I mostly deal with Onan generators. I have had other brands and never any problem. Here is my question, on Onan generators as part of the maintenance you are supposed to clean the slip rings as often as monthly when not used often on some models. I had a Coleman Powermate for almost 20 years and some times it would sit for a year inbetween uses. I never cleaned the slip rings, assuming it was a brush style generator, and never had a single issue. I now have a couple Champion generators as well as a few Onans. The one Champion is brushless so no worries, the other does have brushes. No where in any Champion literature can I find talk of having to clean the slip rings. 
I do not know about other brands that use a brush style generator but do any of you clean the slip rings and brushes after a long time between uses? Ever had an output issue due to dirty/corroded rings?
Thanks for any input, just trying to learn more about other generators.


----------



## KRE (Nov 29, 2011)

Handyhiker said:


> I mostly deal with Onan generators. I have had other brands and never any problem. Here is my question, on Onan generators as part of the maintenance you are supposed to clean the slip rings as often as monthly when not used often on some models. I had a Coleman Powermate for almost 20 years and some times it would sit for a year inbetween uses. I never cleaned the slip rings, assuming it was a brush style generator, and never had a single issue. I now have a couple Champion generators as well as a few Onans. The one Champion is brushless so no worries, the other does have brushes. No where in any Champion literature can I find talk of having to clean the slip rings.
> I do not know about other brands that use a brush style generator but do any of you clean the slip rings and brushes after a long time between uses? Ever had an output issue due to dirty/corroded rings?
> Thanks for any input, just trying to learn more about other generators.


The material that slip rings an brushes are made from these days do not require that, unless the unit is operated in a very dirty environment.
When a cleaning is required there are special cleaning sticks that are made for the task.

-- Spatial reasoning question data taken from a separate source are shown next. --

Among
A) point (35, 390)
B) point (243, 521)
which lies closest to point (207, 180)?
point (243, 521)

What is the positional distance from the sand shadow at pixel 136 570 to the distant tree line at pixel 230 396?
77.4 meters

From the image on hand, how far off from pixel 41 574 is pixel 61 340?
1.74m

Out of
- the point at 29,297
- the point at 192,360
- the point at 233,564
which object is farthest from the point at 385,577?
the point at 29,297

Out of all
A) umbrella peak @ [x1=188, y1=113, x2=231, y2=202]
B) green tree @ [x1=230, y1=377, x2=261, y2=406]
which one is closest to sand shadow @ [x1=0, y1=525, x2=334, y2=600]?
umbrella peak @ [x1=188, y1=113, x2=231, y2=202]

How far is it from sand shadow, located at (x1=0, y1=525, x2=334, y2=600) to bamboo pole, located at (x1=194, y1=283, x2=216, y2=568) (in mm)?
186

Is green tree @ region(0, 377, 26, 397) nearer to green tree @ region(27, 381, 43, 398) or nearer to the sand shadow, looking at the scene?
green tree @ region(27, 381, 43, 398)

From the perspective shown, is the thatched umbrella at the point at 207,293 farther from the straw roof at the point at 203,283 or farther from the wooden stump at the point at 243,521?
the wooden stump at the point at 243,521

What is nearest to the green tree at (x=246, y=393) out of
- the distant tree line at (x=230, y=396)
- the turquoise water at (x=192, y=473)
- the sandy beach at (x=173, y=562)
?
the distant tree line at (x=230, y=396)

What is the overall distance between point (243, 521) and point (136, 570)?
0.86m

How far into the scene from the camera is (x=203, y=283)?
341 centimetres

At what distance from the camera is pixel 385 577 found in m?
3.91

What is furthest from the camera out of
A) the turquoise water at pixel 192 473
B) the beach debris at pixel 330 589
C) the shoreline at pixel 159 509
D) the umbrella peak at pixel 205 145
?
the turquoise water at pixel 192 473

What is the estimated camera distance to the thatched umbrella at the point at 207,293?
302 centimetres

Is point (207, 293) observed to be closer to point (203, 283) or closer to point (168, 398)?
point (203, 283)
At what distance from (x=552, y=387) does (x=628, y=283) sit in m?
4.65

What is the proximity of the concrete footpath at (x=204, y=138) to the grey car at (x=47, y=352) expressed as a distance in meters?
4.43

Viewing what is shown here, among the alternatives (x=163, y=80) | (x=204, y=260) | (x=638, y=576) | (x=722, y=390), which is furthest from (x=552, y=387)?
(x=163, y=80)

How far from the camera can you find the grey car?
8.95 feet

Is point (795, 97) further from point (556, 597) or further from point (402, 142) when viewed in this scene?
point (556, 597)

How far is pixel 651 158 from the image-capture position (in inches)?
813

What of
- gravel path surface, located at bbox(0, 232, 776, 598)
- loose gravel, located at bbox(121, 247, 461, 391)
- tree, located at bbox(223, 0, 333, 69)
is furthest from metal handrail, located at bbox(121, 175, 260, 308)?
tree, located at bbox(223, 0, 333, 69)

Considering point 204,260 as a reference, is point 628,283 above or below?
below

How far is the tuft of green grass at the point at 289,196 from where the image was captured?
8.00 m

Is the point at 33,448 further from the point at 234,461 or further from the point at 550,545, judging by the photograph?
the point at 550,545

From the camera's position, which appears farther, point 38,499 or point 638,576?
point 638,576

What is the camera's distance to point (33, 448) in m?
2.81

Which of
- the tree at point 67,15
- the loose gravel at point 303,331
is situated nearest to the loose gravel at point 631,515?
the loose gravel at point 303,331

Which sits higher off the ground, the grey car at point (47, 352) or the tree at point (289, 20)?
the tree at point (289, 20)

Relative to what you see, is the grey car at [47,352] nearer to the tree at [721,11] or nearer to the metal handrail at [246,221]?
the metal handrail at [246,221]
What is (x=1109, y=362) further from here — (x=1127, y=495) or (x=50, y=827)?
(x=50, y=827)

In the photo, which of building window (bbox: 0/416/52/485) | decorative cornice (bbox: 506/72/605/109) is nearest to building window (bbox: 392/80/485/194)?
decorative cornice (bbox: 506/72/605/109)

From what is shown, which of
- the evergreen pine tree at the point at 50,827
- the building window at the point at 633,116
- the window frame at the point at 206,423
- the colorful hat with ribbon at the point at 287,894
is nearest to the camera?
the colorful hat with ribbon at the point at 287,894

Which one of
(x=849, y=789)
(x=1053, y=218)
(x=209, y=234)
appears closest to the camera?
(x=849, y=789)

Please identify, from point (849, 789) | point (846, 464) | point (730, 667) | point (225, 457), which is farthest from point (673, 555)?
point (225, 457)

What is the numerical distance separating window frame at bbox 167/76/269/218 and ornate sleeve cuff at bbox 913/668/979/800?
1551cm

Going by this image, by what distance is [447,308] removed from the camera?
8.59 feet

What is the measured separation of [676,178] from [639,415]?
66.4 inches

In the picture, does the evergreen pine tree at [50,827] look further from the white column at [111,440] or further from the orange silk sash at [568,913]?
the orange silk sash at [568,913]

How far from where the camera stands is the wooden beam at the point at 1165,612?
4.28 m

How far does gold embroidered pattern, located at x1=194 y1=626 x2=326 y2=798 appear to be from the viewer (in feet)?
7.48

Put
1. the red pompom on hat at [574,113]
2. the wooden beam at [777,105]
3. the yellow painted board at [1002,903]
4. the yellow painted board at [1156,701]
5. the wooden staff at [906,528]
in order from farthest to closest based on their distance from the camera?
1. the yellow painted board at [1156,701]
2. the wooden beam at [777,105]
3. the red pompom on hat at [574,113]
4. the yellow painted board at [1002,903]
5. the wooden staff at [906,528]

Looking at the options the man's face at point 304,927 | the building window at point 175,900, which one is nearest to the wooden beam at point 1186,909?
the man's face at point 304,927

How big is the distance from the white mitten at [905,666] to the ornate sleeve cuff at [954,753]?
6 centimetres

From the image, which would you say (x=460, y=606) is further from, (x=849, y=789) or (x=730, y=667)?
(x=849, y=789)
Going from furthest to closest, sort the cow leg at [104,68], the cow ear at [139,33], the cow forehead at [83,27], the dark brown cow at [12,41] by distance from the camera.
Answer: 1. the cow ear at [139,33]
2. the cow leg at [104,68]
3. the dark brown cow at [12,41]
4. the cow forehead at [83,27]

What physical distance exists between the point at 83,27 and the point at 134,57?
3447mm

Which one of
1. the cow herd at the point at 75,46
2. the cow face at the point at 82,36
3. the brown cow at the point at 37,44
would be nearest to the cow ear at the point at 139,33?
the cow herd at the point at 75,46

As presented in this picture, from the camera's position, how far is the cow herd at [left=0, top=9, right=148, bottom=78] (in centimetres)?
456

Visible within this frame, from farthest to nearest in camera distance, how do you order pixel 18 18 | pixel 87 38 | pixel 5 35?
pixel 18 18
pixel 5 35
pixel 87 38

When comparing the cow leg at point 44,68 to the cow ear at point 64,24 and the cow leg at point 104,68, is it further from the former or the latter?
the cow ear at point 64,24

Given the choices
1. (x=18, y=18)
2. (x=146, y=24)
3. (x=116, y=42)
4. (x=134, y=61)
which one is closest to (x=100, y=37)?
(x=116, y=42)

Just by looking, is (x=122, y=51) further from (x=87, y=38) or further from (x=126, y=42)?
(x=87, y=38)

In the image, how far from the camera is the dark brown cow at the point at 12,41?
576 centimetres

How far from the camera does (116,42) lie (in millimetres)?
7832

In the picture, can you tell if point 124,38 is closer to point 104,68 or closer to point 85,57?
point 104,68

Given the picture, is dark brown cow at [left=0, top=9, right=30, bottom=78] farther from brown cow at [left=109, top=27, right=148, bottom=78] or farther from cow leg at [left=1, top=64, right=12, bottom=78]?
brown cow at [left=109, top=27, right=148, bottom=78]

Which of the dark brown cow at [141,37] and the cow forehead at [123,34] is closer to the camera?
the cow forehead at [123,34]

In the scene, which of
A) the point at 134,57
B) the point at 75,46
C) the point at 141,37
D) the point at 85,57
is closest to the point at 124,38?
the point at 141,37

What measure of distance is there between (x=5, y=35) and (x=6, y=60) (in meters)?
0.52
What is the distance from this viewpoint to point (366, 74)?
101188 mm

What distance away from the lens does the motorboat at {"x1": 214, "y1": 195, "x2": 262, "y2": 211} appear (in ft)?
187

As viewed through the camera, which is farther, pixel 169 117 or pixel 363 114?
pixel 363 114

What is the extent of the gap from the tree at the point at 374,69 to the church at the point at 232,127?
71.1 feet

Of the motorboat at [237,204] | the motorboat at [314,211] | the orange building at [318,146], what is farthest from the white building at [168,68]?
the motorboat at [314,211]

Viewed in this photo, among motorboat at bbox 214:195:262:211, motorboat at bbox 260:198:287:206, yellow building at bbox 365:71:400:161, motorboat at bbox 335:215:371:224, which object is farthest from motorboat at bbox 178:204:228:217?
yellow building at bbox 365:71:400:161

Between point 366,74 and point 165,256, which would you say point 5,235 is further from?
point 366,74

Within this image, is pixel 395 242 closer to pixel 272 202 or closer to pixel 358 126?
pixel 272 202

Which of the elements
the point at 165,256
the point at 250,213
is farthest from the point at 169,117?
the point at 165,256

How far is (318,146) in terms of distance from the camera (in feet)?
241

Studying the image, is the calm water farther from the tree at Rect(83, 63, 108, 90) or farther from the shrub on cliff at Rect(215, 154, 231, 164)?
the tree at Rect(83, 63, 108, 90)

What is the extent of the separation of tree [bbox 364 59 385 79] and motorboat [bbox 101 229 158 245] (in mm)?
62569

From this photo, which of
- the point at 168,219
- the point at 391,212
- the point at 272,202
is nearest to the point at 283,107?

That said, with the unit stopped an the starter motor(if any) disabled, you can take a can of electronic contact cleaner, while holding the brushes back w/a piece of plastic an spray the slip ring an brushes. Now with the unit running an the slip ring holder out of the way an isolated electrically, hold the tool or crocus cloth flat against one slip ring at a time for no more that 2 seconds with very, very, light pressure. After both are clean stop the unit, disable the starter motor(if any) an spray the slip rings an brushes again. Wait until the cleaner drys, reinstall the slip ring holder, then run the unit as normal. If there are deep ridges in the slip rings remove the worst, then remove the brushes an with 180 grit sand paper remove the worst there as well then reinstall.

Hope this helps


----------



## Handyhiker (Sep 29, 2016)

Thanks for the reply. I do clean the slip rings on my onans. Just use a scotch brite pad and spin it over a few times. Just wasn't sure if the newer ones need the same done every so often.


----------



## Predator (Sep 19, 2017)

KRE,
May I recommend a Uusername change?...........

How about Data?


----------